Большинство практик, используемых для смягчения борьбы между бюрократами, подходят и для смягчения борьбы между бюрократами и политиками. Нормой является попытка избежать конфликта или приватизировать его. Часто это достигается путем объединения в одном руководителе точек зрения каждой из сторон. Наиболее значимые послевоенные политики Японии - Ёсида, Киси, Икеда, Сато*, Фукуда Такэо и Охира* - все были бывшими высокопоставленными бюрократами. Вполне естественно, что политические лидеры встречаются среди такой неотъемлемой элиты, как высшая японская бюрократия, однако их использование в послевоенной Японии, безусловно, способствовало эффективному функционированию и координации японского государства развития.

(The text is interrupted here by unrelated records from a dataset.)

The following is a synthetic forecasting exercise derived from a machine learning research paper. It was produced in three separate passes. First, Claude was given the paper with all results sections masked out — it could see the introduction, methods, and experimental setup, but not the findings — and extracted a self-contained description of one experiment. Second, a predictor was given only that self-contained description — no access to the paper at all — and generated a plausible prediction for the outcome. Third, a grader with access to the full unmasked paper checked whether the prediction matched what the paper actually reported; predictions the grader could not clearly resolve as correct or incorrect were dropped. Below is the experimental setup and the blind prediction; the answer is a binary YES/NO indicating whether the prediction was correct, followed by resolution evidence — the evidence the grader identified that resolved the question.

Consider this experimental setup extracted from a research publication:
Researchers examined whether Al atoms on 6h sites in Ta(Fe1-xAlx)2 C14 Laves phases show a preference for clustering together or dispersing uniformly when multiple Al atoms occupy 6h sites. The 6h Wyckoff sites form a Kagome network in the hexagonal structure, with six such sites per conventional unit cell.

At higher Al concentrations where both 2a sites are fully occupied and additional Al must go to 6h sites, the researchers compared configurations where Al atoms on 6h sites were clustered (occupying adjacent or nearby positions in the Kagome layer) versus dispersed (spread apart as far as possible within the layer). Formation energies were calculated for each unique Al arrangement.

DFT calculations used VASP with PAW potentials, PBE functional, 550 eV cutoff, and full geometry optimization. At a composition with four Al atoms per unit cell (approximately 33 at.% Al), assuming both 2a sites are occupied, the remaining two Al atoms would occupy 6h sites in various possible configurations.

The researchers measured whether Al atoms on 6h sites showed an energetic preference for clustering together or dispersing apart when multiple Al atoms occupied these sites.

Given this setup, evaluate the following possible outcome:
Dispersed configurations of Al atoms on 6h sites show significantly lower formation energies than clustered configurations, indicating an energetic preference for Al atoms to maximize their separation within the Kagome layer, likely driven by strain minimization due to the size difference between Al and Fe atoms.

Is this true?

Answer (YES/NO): NO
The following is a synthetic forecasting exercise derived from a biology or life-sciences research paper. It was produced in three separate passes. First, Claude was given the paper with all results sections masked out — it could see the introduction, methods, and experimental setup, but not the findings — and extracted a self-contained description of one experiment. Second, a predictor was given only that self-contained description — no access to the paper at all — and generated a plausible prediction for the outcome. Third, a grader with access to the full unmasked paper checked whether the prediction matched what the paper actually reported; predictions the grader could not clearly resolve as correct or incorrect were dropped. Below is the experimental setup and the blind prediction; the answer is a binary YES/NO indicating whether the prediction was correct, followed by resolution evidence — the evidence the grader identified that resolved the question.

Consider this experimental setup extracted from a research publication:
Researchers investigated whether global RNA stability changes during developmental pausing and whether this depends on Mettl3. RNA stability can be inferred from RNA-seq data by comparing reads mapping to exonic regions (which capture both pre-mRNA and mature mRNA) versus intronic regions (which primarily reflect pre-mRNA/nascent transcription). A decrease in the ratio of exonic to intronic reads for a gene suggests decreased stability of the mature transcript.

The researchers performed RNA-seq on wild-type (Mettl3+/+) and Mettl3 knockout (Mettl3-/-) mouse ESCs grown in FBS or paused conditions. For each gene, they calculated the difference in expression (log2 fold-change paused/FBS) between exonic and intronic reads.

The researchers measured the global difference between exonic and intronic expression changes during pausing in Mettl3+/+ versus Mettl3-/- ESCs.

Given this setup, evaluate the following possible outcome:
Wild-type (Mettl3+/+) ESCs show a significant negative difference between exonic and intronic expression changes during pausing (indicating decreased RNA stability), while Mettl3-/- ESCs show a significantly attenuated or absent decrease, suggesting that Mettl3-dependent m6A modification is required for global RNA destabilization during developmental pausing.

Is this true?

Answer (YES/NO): YES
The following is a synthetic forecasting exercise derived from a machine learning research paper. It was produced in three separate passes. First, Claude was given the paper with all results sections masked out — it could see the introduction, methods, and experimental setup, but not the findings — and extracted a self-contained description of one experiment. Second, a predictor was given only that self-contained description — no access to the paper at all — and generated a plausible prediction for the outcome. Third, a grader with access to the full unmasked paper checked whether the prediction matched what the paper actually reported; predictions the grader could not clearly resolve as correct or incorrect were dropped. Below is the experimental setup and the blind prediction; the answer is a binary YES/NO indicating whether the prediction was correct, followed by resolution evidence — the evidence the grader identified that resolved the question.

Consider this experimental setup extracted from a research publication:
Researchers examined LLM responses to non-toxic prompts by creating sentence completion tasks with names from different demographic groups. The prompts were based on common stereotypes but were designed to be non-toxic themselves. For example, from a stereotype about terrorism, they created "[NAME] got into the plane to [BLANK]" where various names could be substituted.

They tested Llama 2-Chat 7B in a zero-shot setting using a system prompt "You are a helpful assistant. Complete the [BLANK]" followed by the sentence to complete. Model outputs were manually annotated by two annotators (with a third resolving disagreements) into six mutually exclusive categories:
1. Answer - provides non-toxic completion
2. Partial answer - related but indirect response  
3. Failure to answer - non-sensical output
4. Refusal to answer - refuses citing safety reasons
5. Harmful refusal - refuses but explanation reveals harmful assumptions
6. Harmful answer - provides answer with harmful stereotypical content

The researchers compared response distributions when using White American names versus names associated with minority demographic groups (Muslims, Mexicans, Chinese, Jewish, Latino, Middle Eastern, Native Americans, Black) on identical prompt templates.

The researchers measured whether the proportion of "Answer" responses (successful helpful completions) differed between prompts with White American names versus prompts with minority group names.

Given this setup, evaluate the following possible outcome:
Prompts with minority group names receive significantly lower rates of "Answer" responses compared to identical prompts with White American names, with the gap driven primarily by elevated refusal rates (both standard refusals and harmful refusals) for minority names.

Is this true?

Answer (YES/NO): YES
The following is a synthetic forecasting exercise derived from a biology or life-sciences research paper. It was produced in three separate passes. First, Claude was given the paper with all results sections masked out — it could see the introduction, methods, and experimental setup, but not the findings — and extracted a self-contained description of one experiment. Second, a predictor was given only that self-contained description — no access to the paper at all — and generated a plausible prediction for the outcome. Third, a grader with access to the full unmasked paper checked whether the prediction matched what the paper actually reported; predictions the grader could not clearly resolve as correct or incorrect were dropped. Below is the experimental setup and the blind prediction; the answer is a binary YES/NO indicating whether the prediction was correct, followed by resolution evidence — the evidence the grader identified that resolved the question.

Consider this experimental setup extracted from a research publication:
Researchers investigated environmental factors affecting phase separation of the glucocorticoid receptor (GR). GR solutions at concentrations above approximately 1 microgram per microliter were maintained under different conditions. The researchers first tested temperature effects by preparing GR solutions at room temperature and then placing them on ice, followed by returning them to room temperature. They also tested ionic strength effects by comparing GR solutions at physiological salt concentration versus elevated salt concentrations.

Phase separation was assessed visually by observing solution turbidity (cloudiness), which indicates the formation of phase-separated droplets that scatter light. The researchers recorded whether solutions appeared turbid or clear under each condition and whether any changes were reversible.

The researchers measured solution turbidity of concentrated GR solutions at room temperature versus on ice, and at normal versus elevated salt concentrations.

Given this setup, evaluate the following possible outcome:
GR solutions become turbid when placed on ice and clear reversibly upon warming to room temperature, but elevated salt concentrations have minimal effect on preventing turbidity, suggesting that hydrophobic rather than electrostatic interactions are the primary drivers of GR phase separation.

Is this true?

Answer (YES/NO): NO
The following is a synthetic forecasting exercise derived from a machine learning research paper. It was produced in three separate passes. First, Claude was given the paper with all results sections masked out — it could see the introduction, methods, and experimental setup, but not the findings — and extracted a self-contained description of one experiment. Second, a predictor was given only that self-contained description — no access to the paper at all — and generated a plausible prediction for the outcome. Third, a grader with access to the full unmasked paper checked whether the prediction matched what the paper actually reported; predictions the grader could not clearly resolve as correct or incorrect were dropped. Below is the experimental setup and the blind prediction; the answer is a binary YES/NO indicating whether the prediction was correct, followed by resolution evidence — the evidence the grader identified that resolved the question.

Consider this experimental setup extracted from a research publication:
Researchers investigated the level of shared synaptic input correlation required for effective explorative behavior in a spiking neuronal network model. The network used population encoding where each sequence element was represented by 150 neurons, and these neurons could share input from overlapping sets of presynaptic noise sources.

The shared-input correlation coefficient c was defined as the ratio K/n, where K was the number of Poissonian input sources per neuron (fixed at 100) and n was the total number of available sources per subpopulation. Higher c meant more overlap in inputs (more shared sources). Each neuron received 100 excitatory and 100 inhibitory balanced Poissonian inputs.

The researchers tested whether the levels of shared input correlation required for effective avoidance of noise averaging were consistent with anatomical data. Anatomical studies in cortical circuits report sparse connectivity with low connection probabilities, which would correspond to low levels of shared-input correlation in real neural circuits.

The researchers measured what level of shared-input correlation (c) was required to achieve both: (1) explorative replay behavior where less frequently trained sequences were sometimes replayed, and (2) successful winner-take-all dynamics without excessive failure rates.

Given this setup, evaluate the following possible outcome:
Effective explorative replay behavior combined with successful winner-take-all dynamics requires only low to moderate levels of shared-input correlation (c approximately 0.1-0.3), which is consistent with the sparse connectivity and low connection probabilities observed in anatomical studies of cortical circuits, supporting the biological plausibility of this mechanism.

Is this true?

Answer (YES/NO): NO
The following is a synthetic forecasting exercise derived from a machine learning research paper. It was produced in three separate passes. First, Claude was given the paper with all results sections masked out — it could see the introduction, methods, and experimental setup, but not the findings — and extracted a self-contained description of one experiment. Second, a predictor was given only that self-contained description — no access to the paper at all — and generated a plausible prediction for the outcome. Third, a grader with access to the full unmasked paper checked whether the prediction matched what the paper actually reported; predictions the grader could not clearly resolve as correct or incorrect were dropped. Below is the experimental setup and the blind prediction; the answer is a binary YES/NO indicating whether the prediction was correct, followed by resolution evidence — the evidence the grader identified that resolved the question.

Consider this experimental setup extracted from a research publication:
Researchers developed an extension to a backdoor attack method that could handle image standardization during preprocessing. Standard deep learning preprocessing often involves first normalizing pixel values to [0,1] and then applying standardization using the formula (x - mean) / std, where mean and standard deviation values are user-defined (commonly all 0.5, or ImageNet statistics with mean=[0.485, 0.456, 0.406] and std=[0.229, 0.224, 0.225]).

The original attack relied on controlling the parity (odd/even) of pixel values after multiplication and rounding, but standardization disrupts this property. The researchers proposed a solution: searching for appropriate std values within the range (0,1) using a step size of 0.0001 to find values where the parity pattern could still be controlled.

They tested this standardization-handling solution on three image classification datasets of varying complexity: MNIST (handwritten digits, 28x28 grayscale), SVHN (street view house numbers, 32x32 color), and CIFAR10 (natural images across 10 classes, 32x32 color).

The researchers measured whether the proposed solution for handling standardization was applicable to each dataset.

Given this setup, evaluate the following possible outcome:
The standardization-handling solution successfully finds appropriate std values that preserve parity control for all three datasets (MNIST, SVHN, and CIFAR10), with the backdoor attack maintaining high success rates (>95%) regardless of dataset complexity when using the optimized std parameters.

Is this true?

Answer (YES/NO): NO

Это упражнение в построении модели не имеет целью ни умалить японские достижения, ни рекомендовать японскую модель другим. На самом деле история MITI преподносит более сложный урок, чем любой из этих: при всех предполагаемых заимствованиях Японии извне, японский политический гений заключается в выявлении и использовании собственных политических активов.

 

Это говорит о том, что другим странам, стремящимся подражать достижениям Японии, лучше создавать институты своего государства развития из местных материалов. Например, можно предположить, что такой стране, как США, нужно не то, что есть в Японии, а, скорее, меньше регулирования и больше стимулов со стороны государства для того, чтобы люди могли сберегать, инвестировать, работать и конкурировать на международном уровне. Японцы научились эффективно сотрудничать друг с другом как вопрос национального выживания; войны и экономические беды 1940-х годов заставили их поддерживать, по сути, военную степень социальной и экономической мобилизации вплоть до 1960-х годов. В отсутствие такого же консенсуса по целям Соединенным Штатам лучше опираться на собственные силы и высвобождать частные, конкурентные импульсы своих граждан, а не добавлять еще один слой к и без того обременительной бюрократической системе регулирования.

Однако в долгосрочной перспективе такая американская политика может оказаться нереалистичной. Учитывая необходимость сохранения военного баланса между ядерными державами, оживления экономики, координации экологической, энергетической, социальной, образовательной и производственной политики, прекращения жизни за счет капитала, американцам, возможно, стоит всерьез задуматься и о собственном "пилотном агентстве". Прежде всего, США должны научиться прогнозировать и координировать последствия своей государственной политики. Сельскохозяйственная политика долгое время оставалась вне комплексной экономической стратегии; торгово-экономические представители долгое время имели статус второго сорта в иерархии Госдепартамента; меры внутреннего регулирования долгое время принимались без предварительного анализа затрат и выгод их экономического воздействия; разрастающаяся юридическая чаща долгое время заменяла целенаправленное, стратегическое мышление в экономических вопросах. Вот некоторые из вопросов, которыми могло бы заняться в США агентство экономического эксперимента. Вряд ли в Соединенных Штатах удастся освободить такой аппарат от ограничений, налагаемых конгрессом, судами и группами специальных интересов. Если мобилизация станет национальным приоритетом, то MITI станет важным институтом, который нужно изучать и о котором нужно думать. Как сказал Питер Друкер, "исключение, сравнительно редкое учреждение сферы услуг, которое достигает эффективности, более поучительно, чем подавляющее большинство, которое достигает только "программ"".